En 2020, 30 % d’éleveurs en moins pour 18 % de lait en plus

« Dans notre réseau, entre 2012 et 2020, le nombre d’ateliers devrait baisser de 12 300 à 8 300 alors que la livraison moyenne par exploitation passerait de 330 000 à 580 000 litres », annonçait Frédéric Chausson. Soit en 8 ans, un tiers de producteurs en moins pour  800 millions de litres supplémentaires (+18 %) à l’échelle de la coop. Une hémorragie réaliste du nombre d’agriculteurs sur laquelle tout le monde semble s’entendre. « Mais la cause de l’augmentation du lait produit par ferme n’est pas l’arrêt des quotas en soi. Il y un effet naturel d’un renouvellement des générations ne couvrant pas les départs en retraire. Inévitablement, la production se reporte sur les exploitations qui restent », précisait Jean-Paul Prigent, de la Chapelle-Neuve (22), président de Sodiaal Bretagne Ouest.

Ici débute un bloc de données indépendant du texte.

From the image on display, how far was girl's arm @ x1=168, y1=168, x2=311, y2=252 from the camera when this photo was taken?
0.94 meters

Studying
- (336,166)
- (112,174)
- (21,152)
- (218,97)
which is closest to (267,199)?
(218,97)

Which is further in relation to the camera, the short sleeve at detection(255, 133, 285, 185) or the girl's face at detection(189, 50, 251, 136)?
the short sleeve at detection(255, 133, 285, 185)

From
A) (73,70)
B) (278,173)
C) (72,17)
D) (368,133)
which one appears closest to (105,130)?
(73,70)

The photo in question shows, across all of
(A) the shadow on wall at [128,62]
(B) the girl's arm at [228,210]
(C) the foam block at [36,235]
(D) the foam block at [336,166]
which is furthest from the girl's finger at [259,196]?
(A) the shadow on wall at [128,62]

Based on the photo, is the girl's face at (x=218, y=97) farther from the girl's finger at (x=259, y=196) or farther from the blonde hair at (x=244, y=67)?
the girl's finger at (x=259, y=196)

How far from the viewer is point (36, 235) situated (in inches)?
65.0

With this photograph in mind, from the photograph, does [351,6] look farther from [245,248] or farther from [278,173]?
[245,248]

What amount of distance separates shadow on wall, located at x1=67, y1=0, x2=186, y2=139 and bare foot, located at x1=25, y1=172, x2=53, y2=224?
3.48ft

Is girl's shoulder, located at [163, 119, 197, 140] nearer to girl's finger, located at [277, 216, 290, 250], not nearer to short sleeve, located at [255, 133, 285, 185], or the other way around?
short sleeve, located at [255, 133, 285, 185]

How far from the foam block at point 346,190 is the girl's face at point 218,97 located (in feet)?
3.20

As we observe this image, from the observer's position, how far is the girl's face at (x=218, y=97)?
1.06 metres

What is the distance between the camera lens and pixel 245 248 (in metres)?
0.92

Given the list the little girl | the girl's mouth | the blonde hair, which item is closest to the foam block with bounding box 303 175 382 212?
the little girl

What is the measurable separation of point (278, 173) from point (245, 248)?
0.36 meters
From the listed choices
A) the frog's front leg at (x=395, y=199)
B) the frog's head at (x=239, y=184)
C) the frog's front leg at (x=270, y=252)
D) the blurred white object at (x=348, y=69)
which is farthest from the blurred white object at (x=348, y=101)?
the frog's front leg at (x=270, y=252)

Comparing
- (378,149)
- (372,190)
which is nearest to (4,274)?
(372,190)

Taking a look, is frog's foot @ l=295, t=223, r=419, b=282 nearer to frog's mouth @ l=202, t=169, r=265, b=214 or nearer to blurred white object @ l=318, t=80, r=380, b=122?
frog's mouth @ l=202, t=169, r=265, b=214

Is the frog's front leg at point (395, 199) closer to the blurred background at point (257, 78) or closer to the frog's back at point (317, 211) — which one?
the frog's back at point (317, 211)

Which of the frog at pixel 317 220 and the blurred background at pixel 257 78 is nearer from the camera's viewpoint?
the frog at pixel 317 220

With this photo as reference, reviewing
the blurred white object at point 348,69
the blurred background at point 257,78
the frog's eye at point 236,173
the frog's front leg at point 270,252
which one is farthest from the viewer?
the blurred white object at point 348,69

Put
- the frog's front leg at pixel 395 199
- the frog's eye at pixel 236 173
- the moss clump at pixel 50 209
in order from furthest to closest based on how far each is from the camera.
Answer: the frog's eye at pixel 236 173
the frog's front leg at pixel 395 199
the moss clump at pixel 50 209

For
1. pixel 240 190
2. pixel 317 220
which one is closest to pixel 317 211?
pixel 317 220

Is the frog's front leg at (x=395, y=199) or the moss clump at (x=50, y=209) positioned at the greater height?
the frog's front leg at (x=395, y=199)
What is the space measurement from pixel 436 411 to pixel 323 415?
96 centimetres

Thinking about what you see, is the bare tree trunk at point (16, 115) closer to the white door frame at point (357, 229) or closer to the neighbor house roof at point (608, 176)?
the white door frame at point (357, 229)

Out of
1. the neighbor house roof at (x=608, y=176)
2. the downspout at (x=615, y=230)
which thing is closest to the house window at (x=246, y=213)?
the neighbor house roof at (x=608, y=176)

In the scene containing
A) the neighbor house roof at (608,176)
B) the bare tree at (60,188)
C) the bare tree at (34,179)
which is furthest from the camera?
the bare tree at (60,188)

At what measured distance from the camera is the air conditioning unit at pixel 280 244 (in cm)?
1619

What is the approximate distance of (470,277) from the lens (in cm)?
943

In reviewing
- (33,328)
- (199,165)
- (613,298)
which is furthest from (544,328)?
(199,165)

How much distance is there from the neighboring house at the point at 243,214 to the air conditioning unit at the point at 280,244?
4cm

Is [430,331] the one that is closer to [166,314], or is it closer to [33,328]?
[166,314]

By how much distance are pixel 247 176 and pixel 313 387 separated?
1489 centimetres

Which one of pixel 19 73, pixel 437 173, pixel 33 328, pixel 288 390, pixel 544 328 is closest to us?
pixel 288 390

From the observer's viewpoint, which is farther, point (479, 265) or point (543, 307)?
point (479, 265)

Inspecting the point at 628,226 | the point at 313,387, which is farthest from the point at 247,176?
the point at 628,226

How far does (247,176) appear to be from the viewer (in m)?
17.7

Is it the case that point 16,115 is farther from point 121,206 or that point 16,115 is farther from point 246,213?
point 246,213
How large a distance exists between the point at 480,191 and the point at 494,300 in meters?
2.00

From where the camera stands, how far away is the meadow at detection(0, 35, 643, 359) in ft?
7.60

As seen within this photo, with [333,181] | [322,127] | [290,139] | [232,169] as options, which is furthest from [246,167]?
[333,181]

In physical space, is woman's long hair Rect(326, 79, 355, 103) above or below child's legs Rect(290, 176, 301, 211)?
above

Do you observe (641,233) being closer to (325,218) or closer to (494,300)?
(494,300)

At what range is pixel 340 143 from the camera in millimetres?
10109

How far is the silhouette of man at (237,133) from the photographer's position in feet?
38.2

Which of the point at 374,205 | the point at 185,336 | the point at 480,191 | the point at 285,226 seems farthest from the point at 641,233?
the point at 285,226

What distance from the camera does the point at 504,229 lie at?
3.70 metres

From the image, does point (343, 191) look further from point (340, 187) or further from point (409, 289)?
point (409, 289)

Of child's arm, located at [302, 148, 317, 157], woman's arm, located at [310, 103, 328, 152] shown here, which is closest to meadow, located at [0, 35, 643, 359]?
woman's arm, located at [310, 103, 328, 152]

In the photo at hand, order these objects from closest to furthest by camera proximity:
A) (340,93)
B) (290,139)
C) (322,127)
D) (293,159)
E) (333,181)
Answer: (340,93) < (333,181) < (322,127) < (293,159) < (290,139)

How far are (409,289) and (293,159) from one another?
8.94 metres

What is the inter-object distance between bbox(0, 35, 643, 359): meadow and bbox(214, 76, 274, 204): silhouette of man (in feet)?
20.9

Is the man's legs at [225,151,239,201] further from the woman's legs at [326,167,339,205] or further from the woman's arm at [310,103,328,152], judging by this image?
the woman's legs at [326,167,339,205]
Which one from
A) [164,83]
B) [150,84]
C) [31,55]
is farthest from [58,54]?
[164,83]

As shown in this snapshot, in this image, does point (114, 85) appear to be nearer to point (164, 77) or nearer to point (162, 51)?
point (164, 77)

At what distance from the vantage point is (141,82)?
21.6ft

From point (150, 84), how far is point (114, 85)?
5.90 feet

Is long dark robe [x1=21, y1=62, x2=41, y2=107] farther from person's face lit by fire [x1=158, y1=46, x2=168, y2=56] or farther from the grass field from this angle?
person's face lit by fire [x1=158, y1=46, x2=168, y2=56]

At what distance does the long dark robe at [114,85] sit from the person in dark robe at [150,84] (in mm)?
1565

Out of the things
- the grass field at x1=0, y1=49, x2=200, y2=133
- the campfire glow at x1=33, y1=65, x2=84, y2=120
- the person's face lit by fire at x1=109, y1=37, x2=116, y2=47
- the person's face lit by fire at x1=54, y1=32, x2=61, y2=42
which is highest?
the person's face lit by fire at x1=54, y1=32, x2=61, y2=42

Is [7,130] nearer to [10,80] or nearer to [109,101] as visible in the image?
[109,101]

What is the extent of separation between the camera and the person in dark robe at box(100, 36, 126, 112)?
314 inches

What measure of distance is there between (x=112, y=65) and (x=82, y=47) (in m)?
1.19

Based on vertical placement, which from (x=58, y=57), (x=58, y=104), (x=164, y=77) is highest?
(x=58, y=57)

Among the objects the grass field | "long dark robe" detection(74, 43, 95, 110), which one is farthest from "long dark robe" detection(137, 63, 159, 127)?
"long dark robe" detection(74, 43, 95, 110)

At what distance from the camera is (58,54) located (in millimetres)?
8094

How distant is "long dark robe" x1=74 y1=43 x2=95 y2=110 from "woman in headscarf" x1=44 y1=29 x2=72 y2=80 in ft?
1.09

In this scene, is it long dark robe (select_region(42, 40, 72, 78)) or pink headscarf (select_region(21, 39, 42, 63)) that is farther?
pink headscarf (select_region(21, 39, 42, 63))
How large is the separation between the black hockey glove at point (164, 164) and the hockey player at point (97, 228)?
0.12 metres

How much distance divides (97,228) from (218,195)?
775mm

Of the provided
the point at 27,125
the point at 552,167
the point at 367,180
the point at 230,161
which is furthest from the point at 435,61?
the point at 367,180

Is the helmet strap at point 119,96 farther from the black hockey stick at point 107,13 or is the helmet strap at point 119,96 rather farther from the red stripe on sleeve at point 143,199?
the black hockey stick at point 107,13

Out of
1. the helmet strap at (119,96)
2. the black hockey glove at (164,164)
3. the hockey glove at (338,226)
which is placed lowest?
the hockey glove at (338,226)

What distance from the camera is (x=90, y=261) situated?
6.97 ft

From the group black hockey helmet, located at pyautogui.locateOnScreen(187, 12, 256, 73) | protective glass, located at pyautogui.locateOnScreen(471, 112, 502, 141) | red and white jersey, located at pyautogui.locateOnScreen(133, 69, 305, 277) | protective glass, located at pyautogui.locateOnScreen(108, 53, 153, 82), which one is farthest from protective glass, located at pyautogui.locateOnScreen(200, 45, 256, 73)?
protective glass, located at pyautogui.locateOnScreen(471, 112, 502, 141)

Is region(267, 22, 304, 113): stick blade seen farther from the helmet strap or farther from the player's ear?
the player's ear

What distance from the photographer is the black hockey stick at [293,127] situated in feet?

Fort de ce constat, la coop laitière prépare son avenir et celui de ses sociétaires qui resteront dans la partie. « Aujourd’hui, les opérateurs privés se concentrent sur les volumes à valeur ajoutée et réalisent leur développement à l’étranger », expliquait Jacques Caillaud, responsable communication du groupe coopératif. Avec l’obligation de collecter tous ses adhérents, dans un contexte de fin de quota et de volatilité, Sodiaal, elle, nourrit deux objectifs : « Répondre à la demande croissante du marché mondial et ne pas couler l’ensemble des produits de grande consommation avec un prix moyen du lait ou la coopérative avec des excédents… » Pour Frédéric Chausson, l’après-quota revient à un choix de modèle entre des privés français qui semblent « vouloir réduire la livraison de leurs producteurs aux volumes fixés dans leurs contrats » et des coops du Nord de l’Europe « qui n’ont qu’un seul leitmotiv, prendre tout le lait de leurs producteurs. » Il annonce d’ores et déjà la couleur : « Oui, nous allons nous développer mais en maîtrisant notre développement. »

Sur tous les métiers du lait

Un « chemin » que les derniers dossiers de reprise illustrent parfaitement à l’échelle d’un groupe déjà présent sur tous les métiers du lait : lait de consommation et matière grasse, poudres et ingrédients laitiers et produits frais. « Nous croyons en la taille critique pour peser sur l’ensemble des marchés et cherchons encore à nous développer. C’est pourquoi nous avons beaucoup réfléchi à reprendre Coralis mais ça n’a pas abouti », expliquait Pascal Nizan de Lanouée (35), président de Sodiaal Bretagne Est. Frédéric Chausson appuyait : « Par contre, il y a quelques mois, la fusion avec la coopérative 3A allait dans ce sens : 40 000 tonnes de fromages en plus pour Sodiaal, un débouché assurant un lait bien valorisé. » Résultat : si Sodiaal ne boxe pas dans la catégorie des grandes coops laitières comme Friesland Campina (Pays-Bas), Arla (Danemark) ou DMK (Allemagne), « notre périmètre commence à permettre de leur parler… », notait Jacques Caillaud.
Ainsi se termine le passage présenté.